Why this is needed: the influence formula requires gradients at training checkpoints — without warmup we have none.
2Build a gradient datastore. The researchers pass all the available training data through the model and calculate their gradients. To save computer memory, they use a random projection technique to compress these massive gradient vectors into much smaller, low-dimensional representations.
The math: Johnson–Lindenstrauss says that for a random Gaussian matrix P ∈ ℝ8192 × 108, dot products between vectors u, v are preserved up to small error: ⟨Pu, Pv⟩ ≈ ⟨u, v⟩ with high probability. Storage drops by ~12000× and all the comparisons we need still work.
3Similarity search. The researchers take a few examples of the target task (e.g., a few math problems) and calculate their gradients. They then search the compressed datastore for training examples that have the highest dot product (cosine similarity) with the target task.
The math: for training example z and target validation example z*, a one-step Taylor expansion gives the change in loss on z* from training on z as approximately −η · ∇ℓ(z*) ∇ℓ(z). Aligned gradients → loss on target drops → example is helpful. The score becomes Σi cos(∇ℓ(z*; θi), Γ(z; θi)) summed across checkpoints, with Γ being the Adam-adjusted update direction rather than the raw gradient.
4Targeted training. Finally, they train the model entirely from scratch using only the top-ranked data points (typically the top 5%).
No math here — just a standard fine-tuning run, but on the filtered subset rather than the full pool.

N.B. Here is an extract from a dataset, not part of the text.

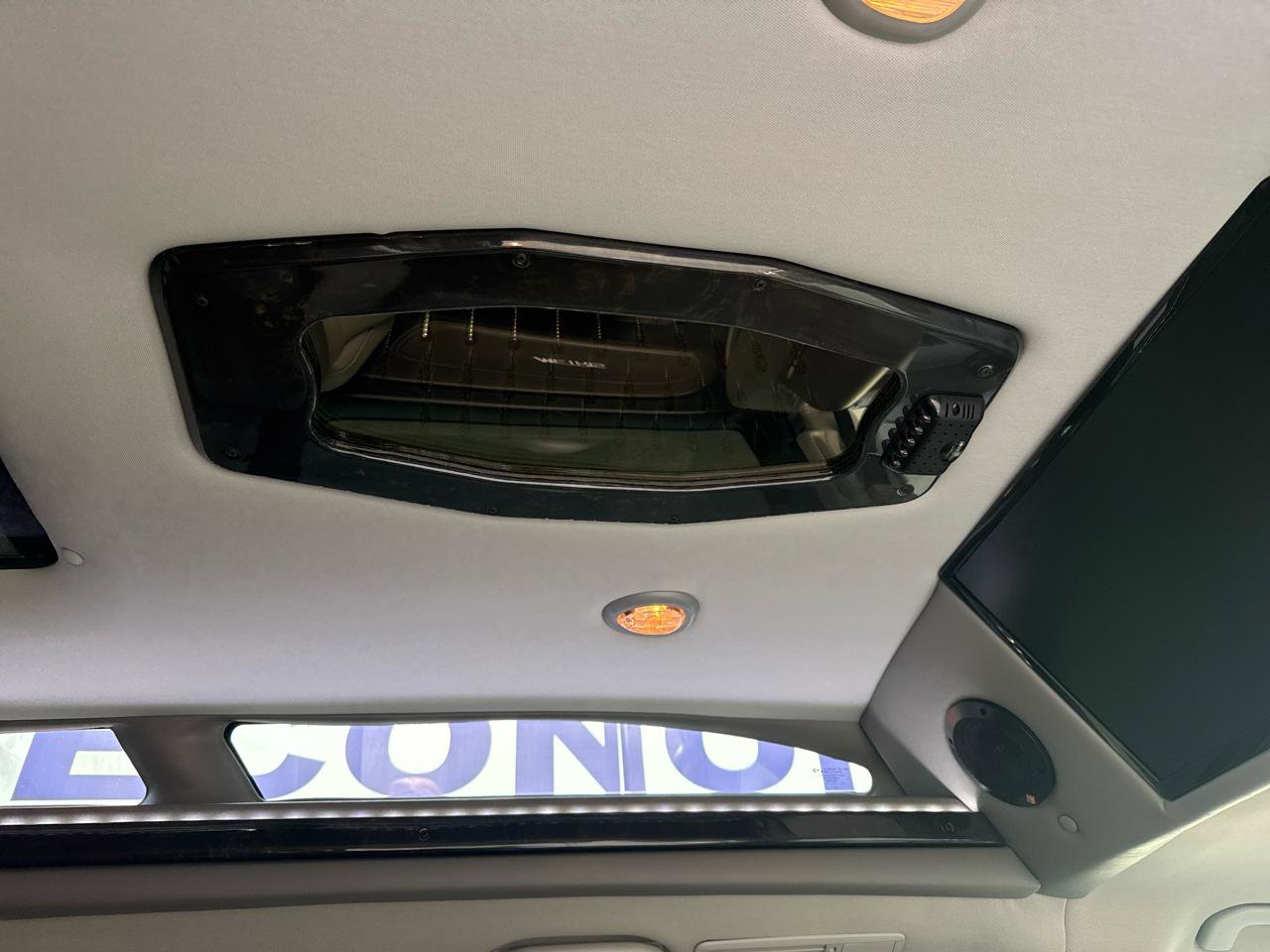 Used 2016 Mercedes-Benz Metris Passenger image 32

Why LESS is a breakthrough

Two findings worth highlighting

Less is more. The paper shows that training a model on just the top 5% of data selected by LESS often results in a smarter model than if we had trained it on 100% of the data. Trimming the fat improves focus — the discarded 95% wasn't neutral, it was actively pulling the model in directions irrelevant to the target task.

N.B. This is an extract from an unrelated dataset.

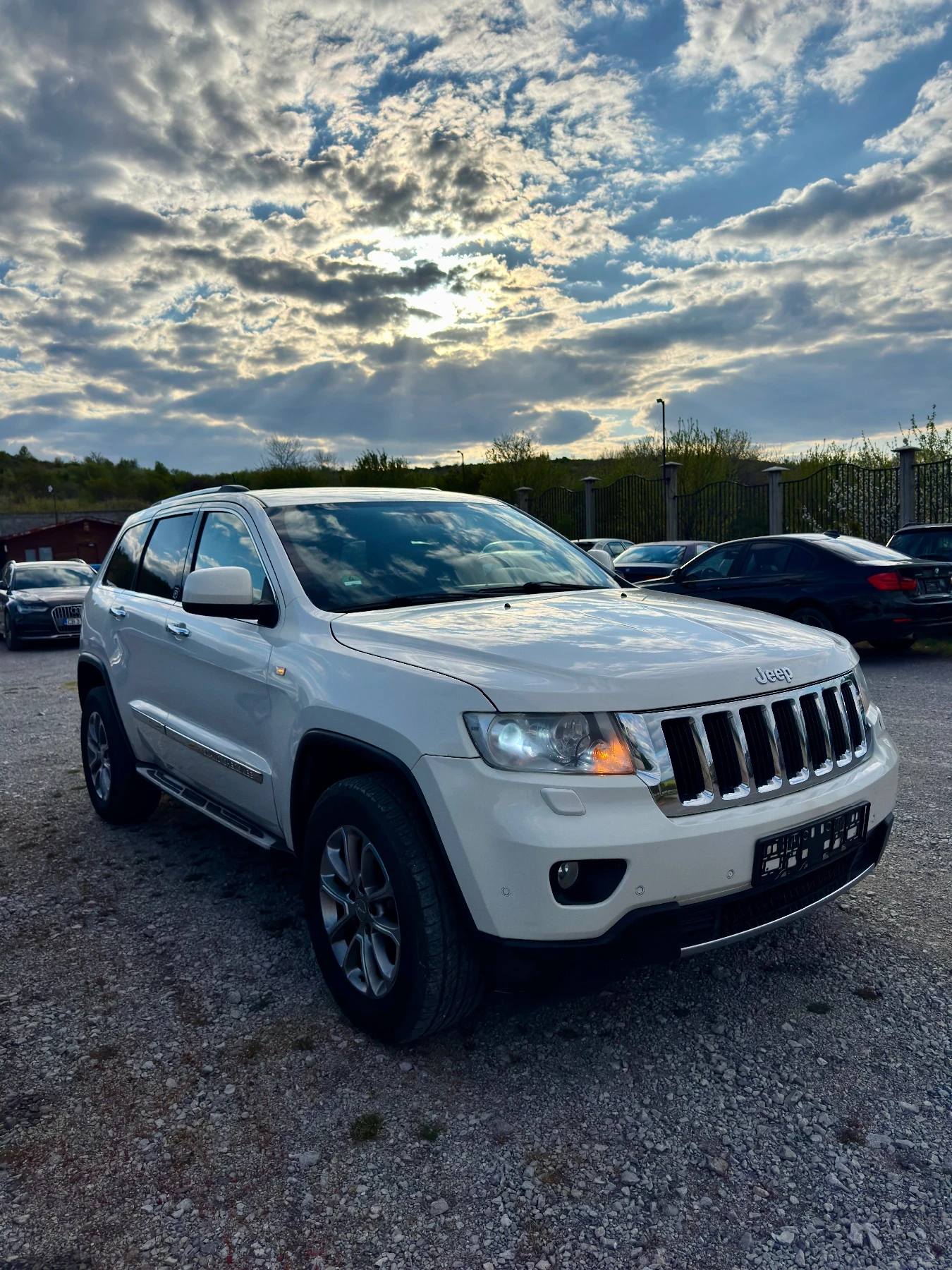Jeep Grand cherokee 3.0CRDi Limited, снимка 2 - Автомобили и джипове - 54388374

Transferability. A supercomputer is not required to run LESS. We can use a smaller, cheaper model (like a 7-billion parameter model) to calculate the gradients and select the top 5% of data. We can then use that carefully curated 5% to train a massive, state-of-the-art model (like a 70-billion parameter model) from a completely different family, and the selected data remains highly effective. The selection signal lives in the data, not in the scorer model.

LESS picks training examples whose gradient points in the same direction as the gradient of the target task — because that is mathematically the same as picking examples whose training step will reduce loss on the target.